"""

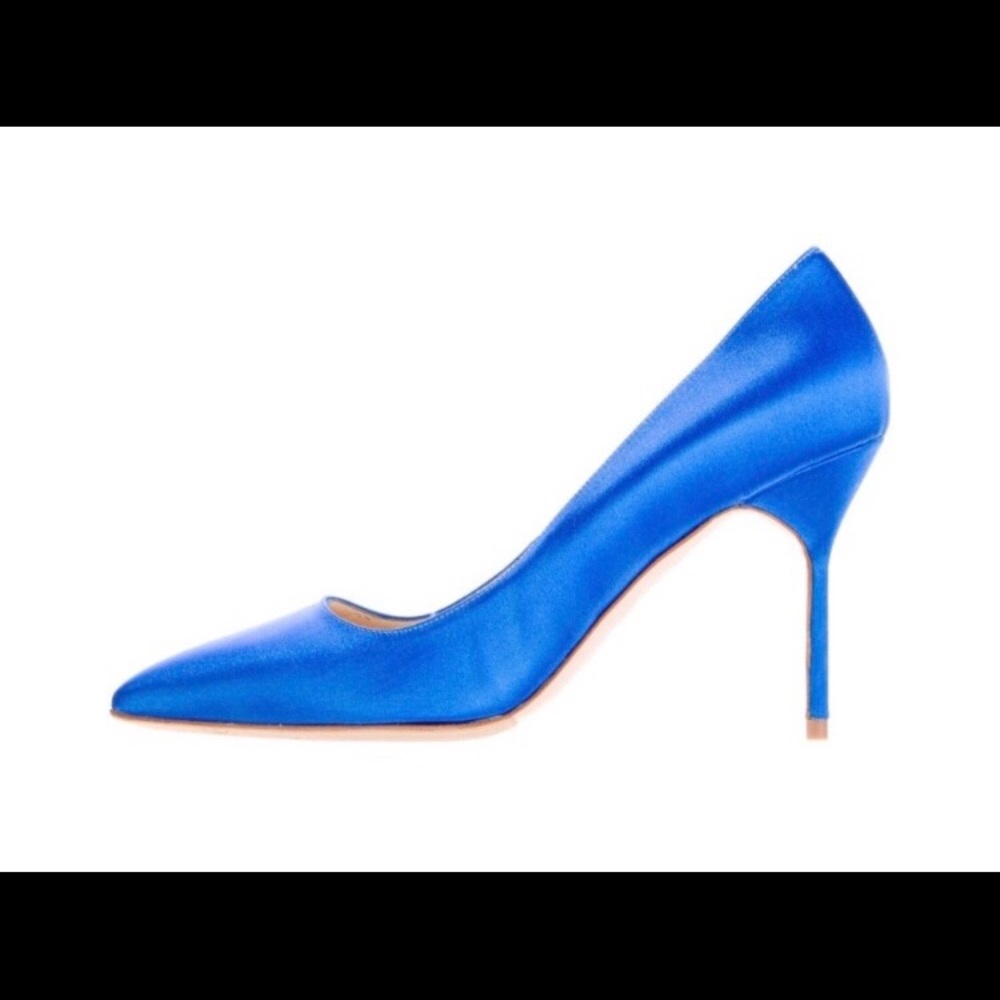 Manolo Blahnik BB Heels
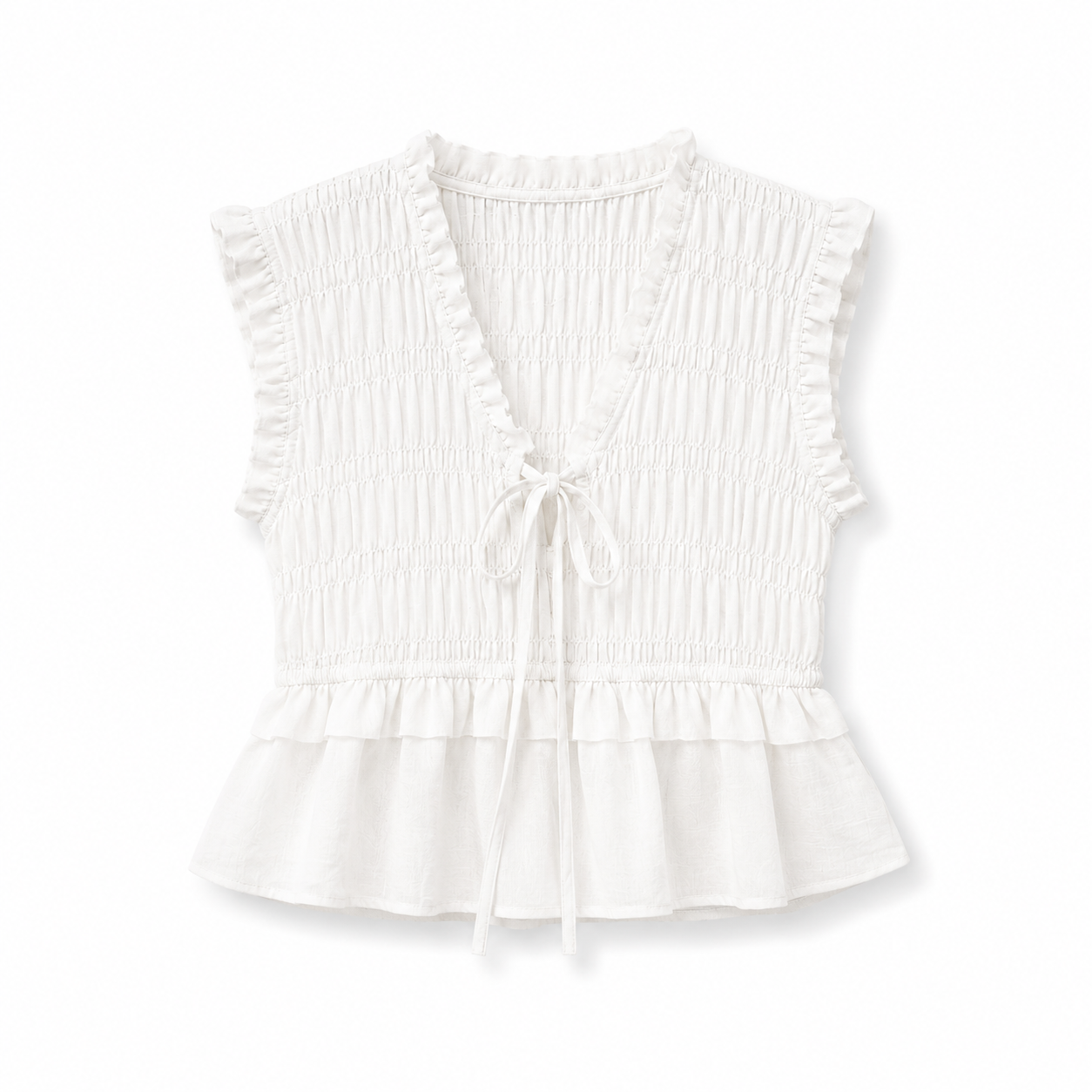 Blouse Mira wit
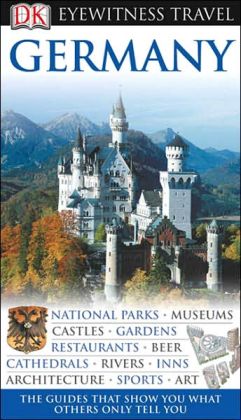 Eyewitness Travel Guide: Germany
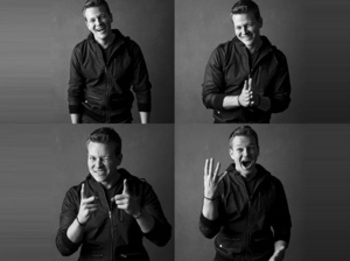 Tyler Ward artist photo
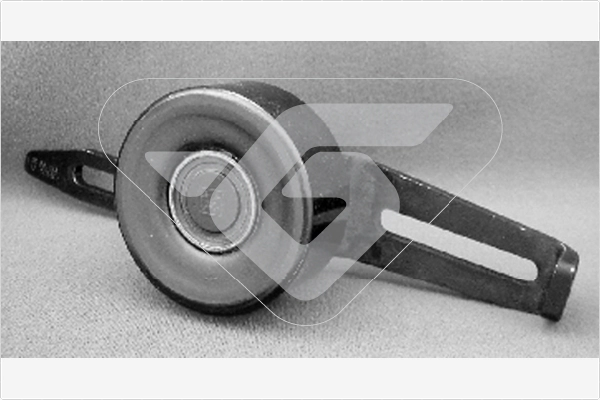 Tensioner Pulley, V-ribbed belt (T0017)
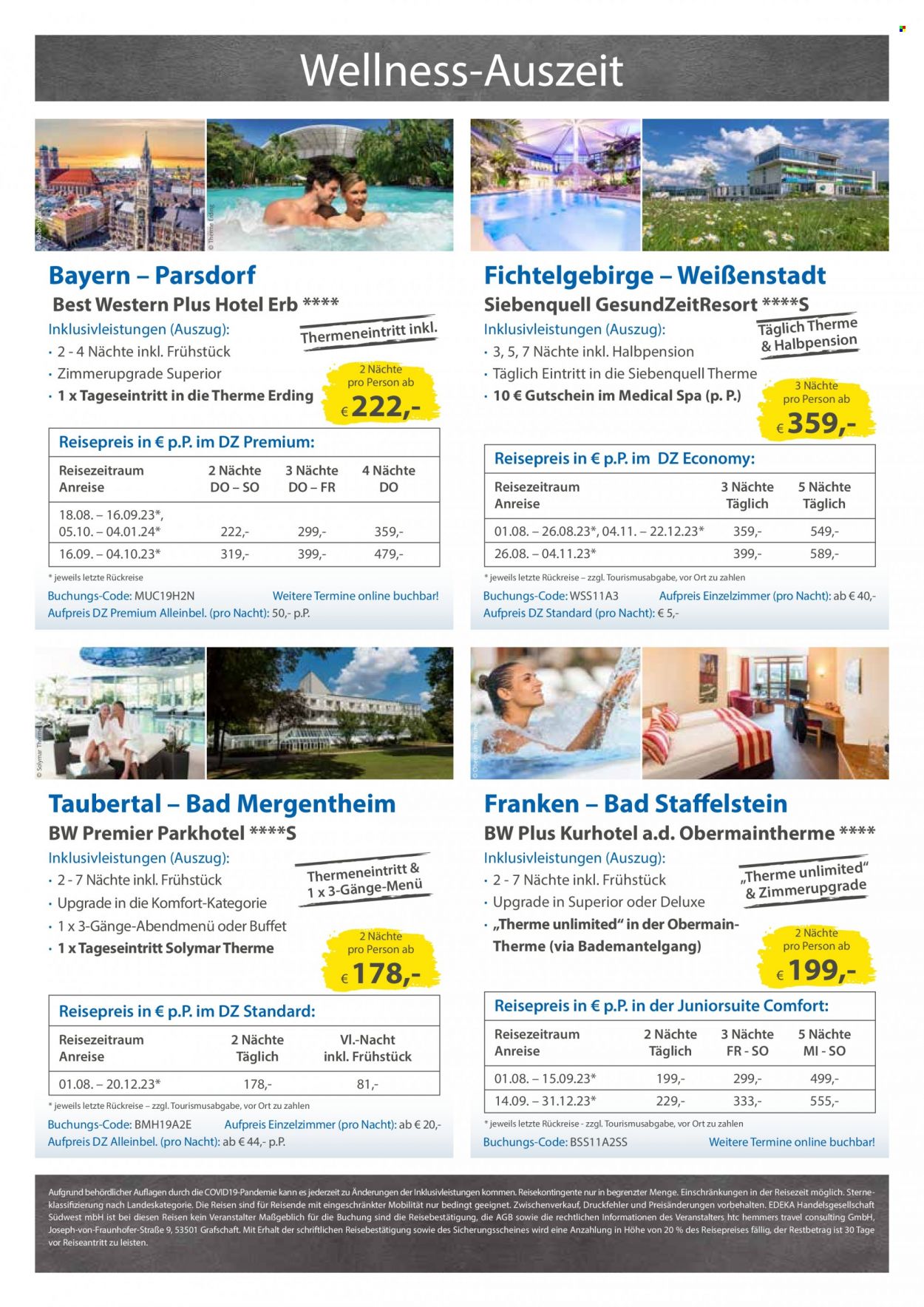 Edeka Prospekte  - 4.12.2023 - 9.12.2023. Seite 55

"""

# TASK INSTRUCTIONS
Return the text of each row above verbatim, leaving the pictures out.

# RESULT FOR THIS EXERCISE
 Manolo Blahnik BB Heels
 Blouse Mira wit
 Eyewitness Travel Guide: Germany
 Tyler Ward artist photo
 Tensioner Pulley, V-ribbed belt (T0017)
 Edeka Prospekte  - 4.12.2023 - 9.12.2023. Seite 55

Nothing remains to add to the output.